Car si on fait un saut sur "Thoughts (Part II)", on sent que l'harmonie qui se dégage du combo est à la base de tout. Ecoutez un peu les moments où tous chantent de concert ... c'est juste sublime. En plus la chanson propose une guitare sèche magnifique ainsi qu'un passage où basse et batterie livrent un solo exceptionnel. Bon ok, je m'y connais pas trop, mais je fais que rendre ce que mes oreilles me disent. Petit saut encore (quelle chronique sportive !) direct à "Goodbye to Yesterday", la ballade de l'album. Un calme olympien s'en dégage et il est dangeureusement contagieux tant il est diaboliquement bien orchestré. Enfin, passage au pavé de l'album, "The Great Nothing", 27min de grande classe. Une intro avec un bruit assez bizarre puis la guitare sèche qui glisse de corde en corde d'une manière très fluide. Puis la magie entre en action. Les claviers sont douceureux (caractéristiques du groupe) mais pas mièvres. Neal chante toujours accompagné, c'est beau. Puis on change d'ambiance pour cette chanson découpée en 6 parties, c'est la partie dominée par la guitare sèche, auquel s'ajoutent progressivement (ah ah!) le piano puis la basse et la batterie. Ensuite petit passage qui donne l'impression d'un gros scratch avec une ligne de basse redondante mais planante. Cela introduit le solo du clavier.

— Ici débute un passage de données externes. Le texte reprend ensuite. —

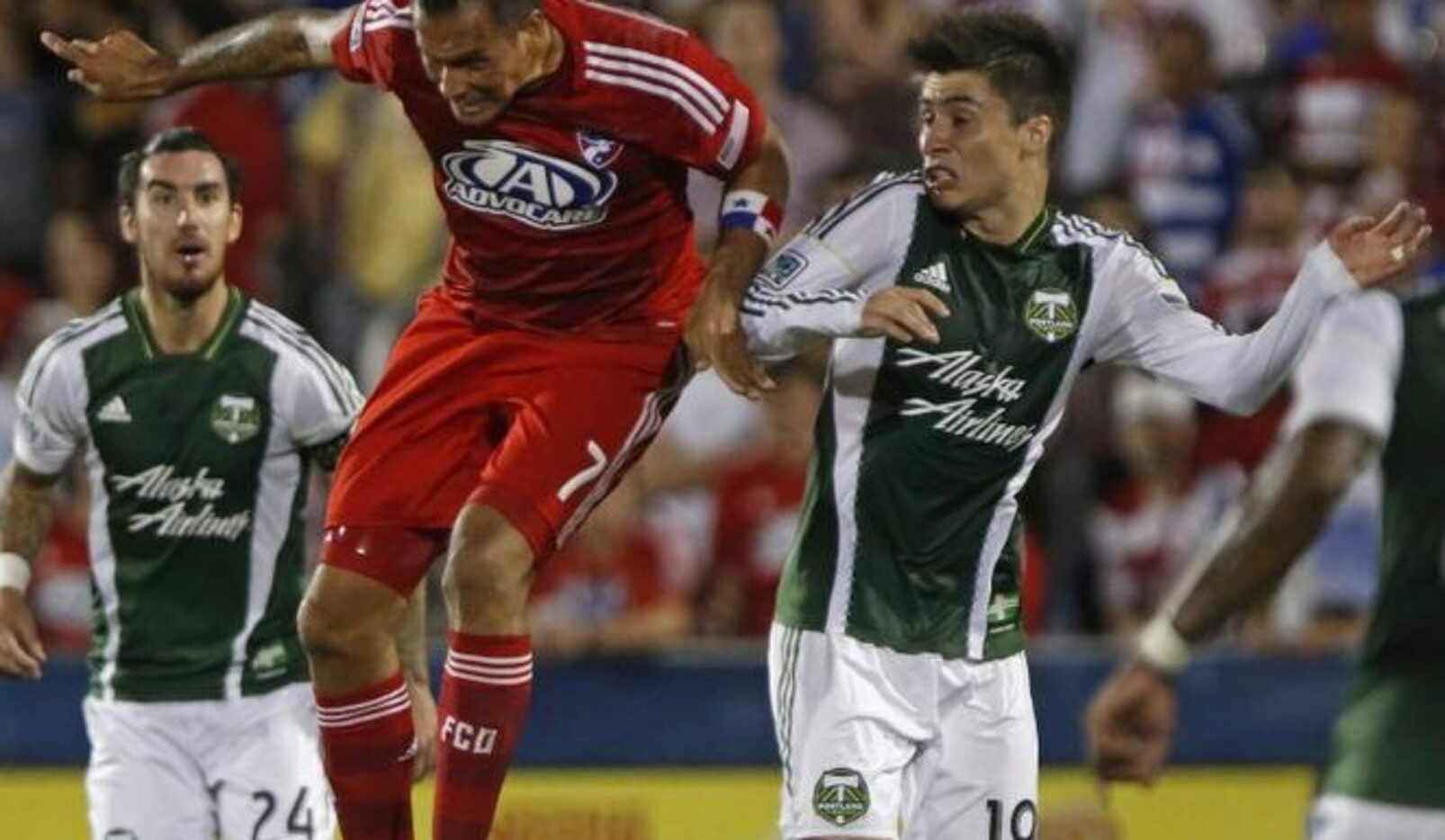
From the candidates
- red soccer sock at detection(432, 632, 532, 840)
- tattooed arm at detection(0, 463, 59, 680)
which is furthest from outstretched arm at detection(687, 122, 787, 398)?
tattooed arm at detection(0, 463, 59, 680)

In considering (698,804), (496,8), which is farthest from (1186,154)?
(496,8)

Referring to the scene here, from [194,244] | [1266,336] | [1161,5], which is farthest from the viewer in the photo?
[1161,5]

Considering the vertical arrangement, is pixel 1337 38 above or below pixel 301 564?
above

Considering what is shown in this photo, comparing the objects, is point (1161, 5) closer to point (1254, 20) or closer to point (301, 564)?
point (1254, 20)

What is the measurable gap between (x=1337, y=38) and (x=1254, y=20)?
0.78 metres

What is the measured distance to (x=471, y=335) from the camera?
6.82 m

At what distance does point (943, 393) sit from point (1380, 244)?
3.39 feet

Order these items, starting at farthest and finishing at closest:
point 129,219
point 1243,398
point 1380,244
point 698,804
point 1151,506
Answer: point 1151,506, point 698,804, point 129,219, point 1243,398, point 1380,244

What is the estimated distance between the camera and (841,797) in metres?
6.32

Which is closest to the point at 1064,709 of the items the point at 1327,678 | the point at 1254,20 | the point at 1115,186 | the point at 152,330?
the point at 1327,678

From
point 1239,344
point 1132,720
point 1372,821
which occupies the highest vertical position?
point 1239,344

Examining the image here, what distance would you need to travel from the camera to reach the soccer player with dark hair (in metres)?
7.62

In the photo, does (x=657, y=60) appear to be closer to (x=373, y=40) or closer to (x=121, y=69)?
(x=373, y=40)

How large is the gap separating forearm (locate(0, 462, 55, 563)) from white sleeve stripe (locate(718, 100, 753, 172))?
2210 mm
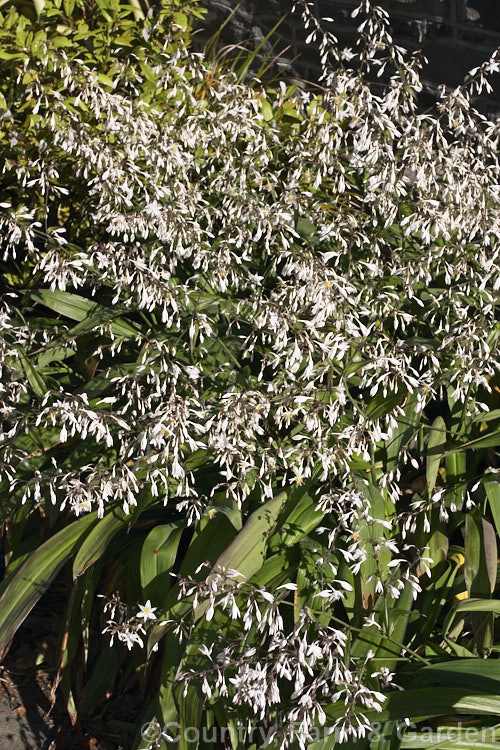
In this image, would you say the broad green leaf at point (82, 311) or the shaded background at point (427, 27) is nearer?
the broad green leaf at point (82, 311)

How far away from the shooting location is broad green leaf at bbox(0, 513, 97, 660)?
2.34 m

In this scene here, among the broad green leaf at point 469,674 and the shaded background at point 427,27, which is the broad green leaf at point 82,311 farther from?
the shaded background at point 427,27

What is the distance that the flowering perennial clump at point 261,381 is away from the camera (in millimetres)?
2154

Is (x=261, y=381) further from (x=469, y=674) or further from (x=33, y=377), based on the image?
(x=469, y=674)

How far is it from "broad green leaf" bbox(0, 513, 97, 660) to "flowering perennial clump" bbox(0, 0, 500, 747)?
0.05 meters

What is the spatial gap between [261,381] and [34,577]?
3.46ft

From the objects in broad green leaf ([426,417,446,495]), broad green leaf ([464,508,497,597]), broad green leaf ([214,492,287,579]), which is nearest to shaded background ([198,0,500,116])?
broad green leaf ([426,417,446,495])

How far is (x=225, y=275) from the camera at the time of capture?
2768 mm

Ils sont vraiment très forts ces gars. Les 27min du Grand Rien partent dans tous les sens (c'est du moins l'impression que ça donne) et pourtant on arrive à suivre la trame musicale. Et le chant est beau, et les claviers sont beaux, et la basse est belle, et la batterie est belle, et les violoncelles sont beaux. En tout cas, les changements de rythmes, les arrêts pour repartir sur complètement autre chose sont fréquents et finalement pas déroutants pour un sou. Ils donnnent une structure à la chanson (d'autant plus que certains " refrains " reviennent 2-3 fois dans la chanson comme pour prouver son unité) et l'assurance de ne pas entendre la même chose pendant 27min, ouf ! A noter en info de dernière minute, un solo de guitare à 17' qui démontre les qualités de Alan Morse. Un album bougrement rempli qui ne comporte aucun point faible et possède des énormes points forts. Ca a été suffisant pour me faire chavirer et je ne regrette pas d'autant plus que même après plus d'un an d'écoute, certes pas acharnée, j'ai toujours mes petites surprises qui guettent au coin de mélodie et le bonheur de découvrir que chaque seconde est intacte. Remarquez, il semble difficile de s'en lasser. Ainsi s'achève cette première chronique prog et je sens bien que c'est pas mon domaine. Mais je me devais de rendre hommage à ce groupe qui m'a fait décourvrir le prog et dont je pense toujours qu'il est le meilleur (oups ! Pas taper Lord stp).


Mamamia, V c'est à écouter pour tout amateur de prog, de rock ou de musique joyeuse et plus encore.